Job 1: Write out the part of the ESPnet3 data preparation guide from "Masao SomekiAbout 3" to "the same pipeline.".

Text section:
ESPnet3 - Data Preparation with Providers and Runners

Masao SomekiAbout 3 min

🧪 ESPnet3: Data Preparation with Providers and Runners

ESPnet3 replaces the shell-script based pipelines from ESPnet2 with a unified Python workflow. Datasets, feature extraction, and data cleaning are performed through the Provider/Runner abstraction that powers both training and inference. The same code runs locally on a laptop, on multiprocessing setups, and on large clusters managed by Dask.

This guide focuses on:

Defining providers and runners for data preparation.
Executing those runners locally and on clusters.
Incorporating data cleaning in the same pipeline.

✅ What you implement in this pipeline

Part	You implement	ESPnet3 handles
`EnvironmentProvider` subclass	How to build the dataset and per-worker environment	Dispatching to workers and injecting kwargs
`BaseRunner` subclass	The `forward` function (per-index computation)	Looping over indices and result collection
YAML config	`dataset`, `parallel`, and any runtime parameters	Wiring configs into providers and runners

Defining the environment: EnvironmentProvider

A provider encapsulates everything that has to be instantiated once per process: datasets, tokenisers, models, or utility objects. For data preparation we usually construct datasets and lightweight helpers. Providers receive a Hydra configuration so the implementation stays declarative.

Job 2: Gather every line of the listing that contains the string "football". Case counts.

Working data:

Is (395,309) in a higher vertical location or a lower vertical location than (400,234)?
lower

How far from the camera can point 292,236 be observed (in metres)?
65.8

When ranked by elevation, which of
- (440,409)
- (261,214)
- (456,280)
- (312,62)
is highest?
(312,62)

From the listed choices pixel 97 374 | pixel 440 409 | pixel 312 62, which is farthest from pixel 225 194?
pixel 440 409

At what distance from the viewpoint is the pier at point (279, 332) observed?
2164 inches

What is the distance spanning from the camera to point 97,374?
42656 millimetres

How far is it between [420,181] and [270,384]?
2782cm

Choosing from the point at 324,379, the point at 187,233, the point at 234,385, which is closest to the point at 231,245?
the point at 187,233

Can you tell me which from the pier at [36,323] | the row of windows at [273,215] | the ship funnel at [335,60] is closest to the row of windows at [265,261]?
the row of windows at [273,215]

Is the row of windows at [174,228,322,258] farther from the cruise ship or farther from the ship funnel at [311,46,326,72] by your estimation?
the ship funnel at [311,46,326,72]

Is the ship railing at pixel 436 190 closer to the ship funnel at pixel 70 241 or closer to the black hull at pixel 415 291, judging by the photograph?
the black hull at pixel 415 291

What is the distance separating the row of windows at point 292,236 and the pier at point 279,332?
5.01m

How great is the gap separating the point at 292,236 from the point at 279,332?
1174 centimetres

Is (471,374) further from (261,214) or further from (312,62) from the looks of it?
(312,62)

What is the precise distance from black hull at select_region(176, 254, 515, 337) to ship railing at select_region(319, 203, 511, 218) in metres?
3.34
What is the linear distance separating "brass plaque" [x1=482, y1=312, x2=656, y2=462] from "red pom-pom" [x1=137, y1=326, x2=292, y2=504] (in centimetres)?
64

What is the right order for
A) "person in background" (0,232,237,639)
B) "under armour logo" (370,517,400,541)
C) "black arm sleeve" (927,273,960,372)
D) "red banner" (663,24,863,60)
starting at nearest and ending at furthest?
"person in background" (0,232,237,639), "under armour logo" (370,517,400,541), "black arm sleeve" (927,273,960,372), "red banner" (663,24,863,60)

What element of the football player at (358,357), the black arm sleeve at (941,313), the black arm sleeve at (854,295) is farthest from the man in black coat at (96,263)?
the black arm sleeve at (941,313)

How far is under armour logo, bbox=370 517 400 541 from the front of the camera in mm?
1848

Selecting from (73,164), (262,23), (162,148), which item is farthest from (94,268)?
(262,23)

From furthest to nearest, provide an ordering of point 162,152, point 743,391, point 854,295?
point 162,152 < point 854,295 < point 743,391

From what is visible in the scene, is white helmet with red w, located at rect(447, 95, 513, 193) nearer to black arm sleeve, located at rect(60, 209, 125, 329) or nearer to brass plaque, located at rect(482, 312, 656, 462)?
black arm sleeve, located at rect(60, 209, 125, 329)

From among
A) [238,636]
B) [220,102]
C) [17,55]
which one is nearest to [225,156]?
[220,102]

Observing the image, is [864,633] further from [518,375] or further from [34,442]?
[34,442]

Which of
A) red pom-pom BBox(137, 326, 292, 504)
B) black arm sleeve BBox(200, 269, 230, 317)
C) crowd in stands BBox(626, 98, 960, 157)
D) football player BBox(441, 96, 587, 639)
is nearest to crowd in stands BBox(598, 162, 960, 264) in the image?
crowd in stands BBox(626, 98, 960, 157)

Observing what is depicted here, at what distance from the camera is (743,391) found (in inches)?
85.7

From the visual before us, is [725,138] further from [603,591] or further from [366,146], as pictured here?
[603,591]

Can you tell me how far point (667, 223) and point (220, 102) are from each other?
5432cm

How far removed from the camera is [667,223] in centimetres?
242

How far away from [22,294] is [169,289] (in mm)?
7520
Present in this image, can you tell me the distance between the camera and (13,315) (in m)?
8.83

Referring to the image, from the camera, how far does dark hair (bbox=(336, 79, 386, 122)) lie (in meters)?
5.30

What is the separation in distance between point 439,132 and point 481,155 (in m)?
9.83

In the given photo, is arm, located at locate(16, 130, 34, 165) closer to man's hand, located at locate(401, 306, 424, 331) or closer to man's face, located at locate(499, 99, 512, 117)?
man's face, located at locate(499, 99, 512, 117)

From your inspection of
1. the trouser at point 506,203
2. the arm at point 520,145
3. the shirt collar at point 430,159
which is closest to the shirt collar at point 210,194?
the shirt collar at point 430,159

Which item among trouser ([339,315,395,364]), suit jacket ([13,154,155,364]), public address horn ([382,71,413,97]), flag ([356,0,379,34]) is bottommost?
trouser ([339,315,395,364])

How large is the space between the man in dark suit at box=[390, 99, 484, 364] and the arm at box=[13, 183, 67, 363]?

Full answer 1:
Masao SomekiAbout 3 min

🧪 ESPnet3: Data Preparation with Providers and Runners

ESPnet3 replaces the shell-script based pipelines from ESPnet2 with a unified Python workflow. Datasets, feature extraction, and data cleaning are performed through the Provider/Runner abstraction that powers both training and inference. The same code runs locally on a laptop, on multiprocessing setups, and on large clusters managed by Dask.

This guide focuses on:

Defining providers and runners for data preparation.
Executing those runners locally and on clusters.
Incorporating data cleaning in the same pipeline.

Full answer 2:
What element of the football player at (358,357), the black arm sleeve at (941,313), the black arm sleeve at (854,295) is farthest from the man in black coat at (96,263)?
D) football player BBox(441, 96, 587, 639)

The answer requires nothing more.